In domestic arbitration the fees and expenses of the arbitral tribunal are regulated in articles 882 and 822A GrCCP. They are calculated as a percentage of the amount in controversy given the subject matter of the dispute based on a specific scale. In the event that such a valuation is objectively not feasible the fees shall be determined by the Arbitral Tribunal ex aequo et bono. The allocation of costs is governed by the provisions of articles 176 et seq. GrCCP which are applicable also to Court proceedings (application by analogy). The principal rule is that “costs follow the event”, meaning that the unsuccessful party is ordered to pay the costs of the successful party (articles 176, 178 GrCCP). That being said, it is not rare for arbitral tribunals to set off the costs between the parties on the premise that the dispute at hand involved the resolution of especially complex legal questions (article 179 GrCCP).
In international commercial arbitral proceedings having their seat in Greece the allocation of costs is governed by the agreement of the parties. Absent such an agreement the allocation is made by the arbitral tribunal which, pursuant to article 32 para. 4 L. 2735/1999 shall consider the circumstances of the case, and, most importantly its outcome. Hence the rule that “costs follow the event” in the said sense is also dominant in this context. In any event, said provision allows the arbitral tribunal significant room and latitude to decide on the costs. Obviously, it prevails as lex specialis over the provisions of articles 176 et seq. GrCCP which are applied by analogy to domestic arbitration.
Both in domestic as well as in international commercial arbitral proceedings arbitration costs include obviously legal fees and expenses. The arbitral tribunal’s allocation of cost is subject to scrutiny by State Courts upon a challenge brought against the award by any interested party.
Pursuant to Section 31(A) of the Arbitration Law, an arbitrator may rule the arbitral expenses amount, including attorney's fee and the arbitrator's remuneration and expenses, and determine who will bear them, if no contrary intention appears from the arbitration agreement. Paragraph R of the first addendum to the Arbitration Law provides that in the absence of a different decision by the arbitrator, the arbitration expenses would be divided equally between the parties. The parties may stipulate this provision and provide for other arrangements.
There are several options to charge arbitrators' remuneration: charging the entire amount as a lump-sum at the end of the arbitration; charging it in installments in the course of conducting the arbitration, or setting an amount for each and every session.
As a rule, in the final arbitral award, the arbitrator fixes the general amount of expenses and orders to pay it, whether by way of equal distribution of the expenses or by way of reimbursement by the losing party to the winning party, in full or in part, everything at his discretion.

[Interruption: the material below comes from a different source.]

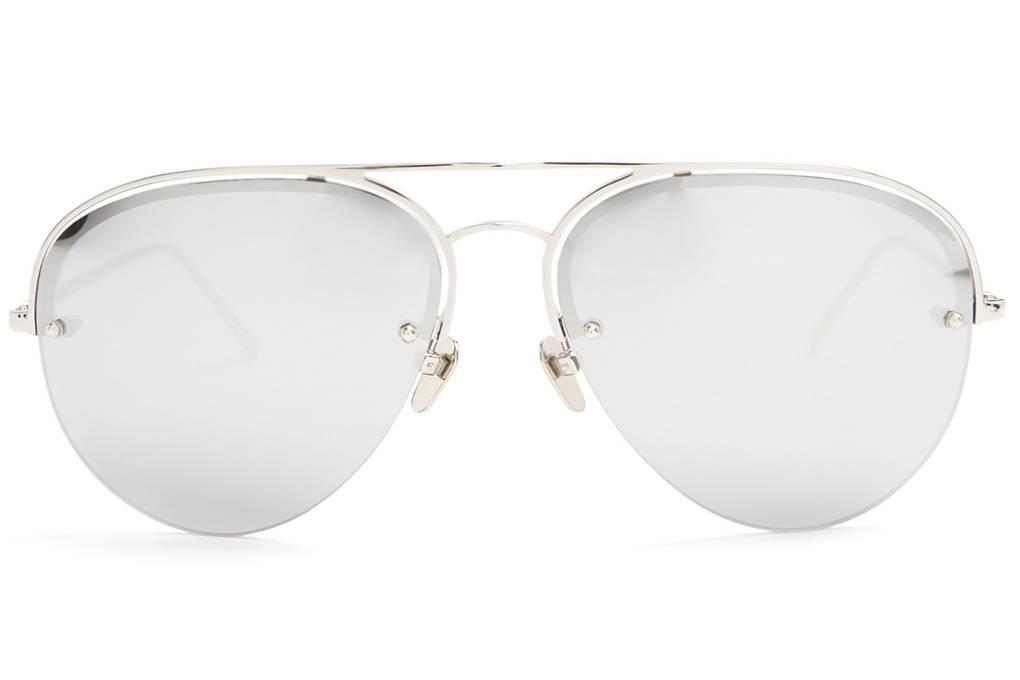 6ec79b625 تجمع نظارات Linda Farrow الشمسية بين التصميم القديم والتطور العصري، ودائماً  ما تتميز نظارات علامة Linda Farrow التجارية بوجود شكل مبتكر ومميز عند جسر  الأنف، ...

The arbitrator fixes his own remuneration, at his discretion. In an event that the parties believe that an excessive amount was prescribed, the law regulates this matter by way of conferring power to the court to reduce the excessive amount from the requested remuneration. This request may only be filed after the arbitral award was given. The court's estimate of the arbitrator's remuneration is according to the weight of dispute, its great financial value, and the burden of responsibility involved in the decision. As a rule, the court will not intervene with an arbitrator's remuneration, especially if it was agreed upon at the beginning of arbitration.

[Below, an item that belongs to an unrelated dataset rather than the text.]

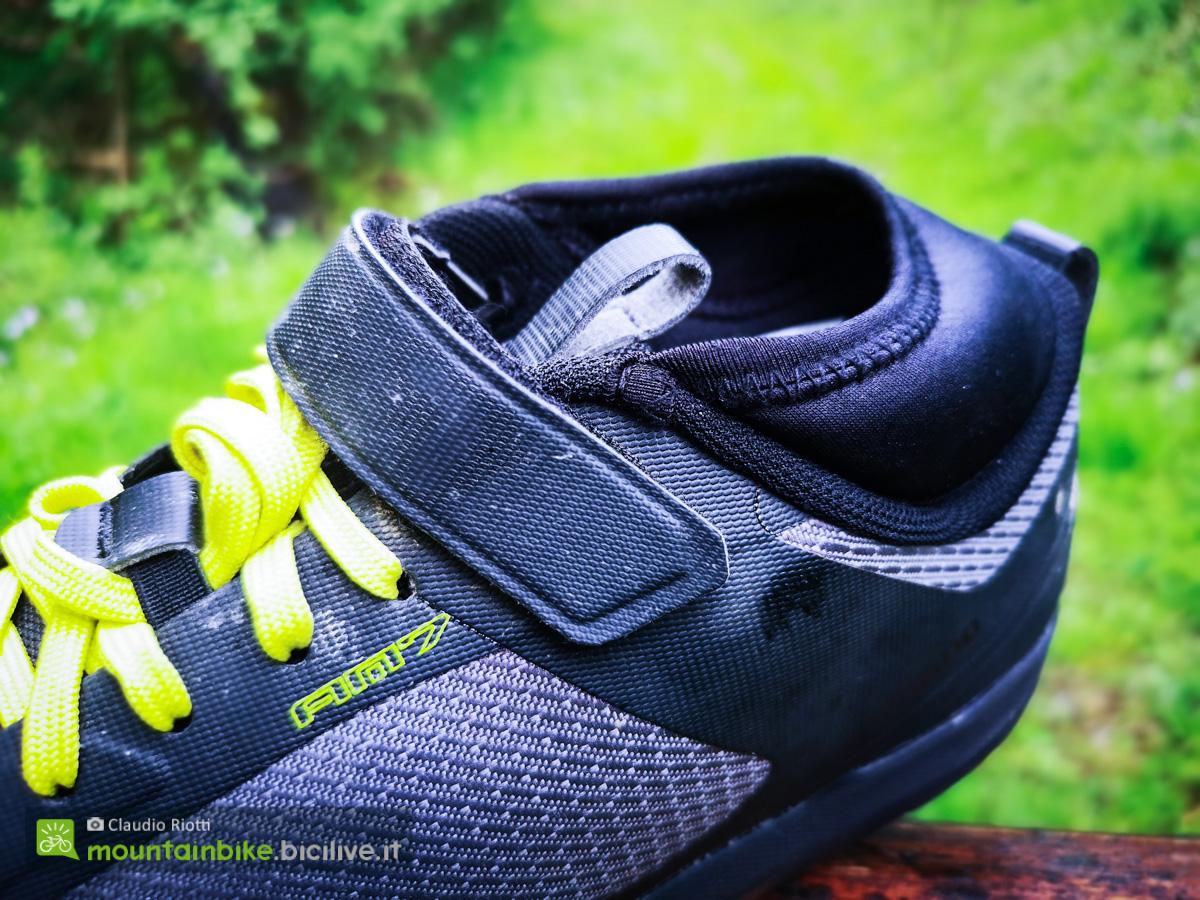 Foto della scarpa Shimano Am7 vista da sopra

Pursuant to Section 31(B) of the Arbitration Law, a party may pay the arbitrator any amount with which the other party is in arrears and it will be entitled to recover this amount from the other party.
The 1996 Act allows the parties to agree what costs in the arbitration are recoverable (s.63(1)). If there is no contractual agreement, the tribunal may determine by award the recoverable costs of the arbitration on such basis as it thinks fit (s.63(3)).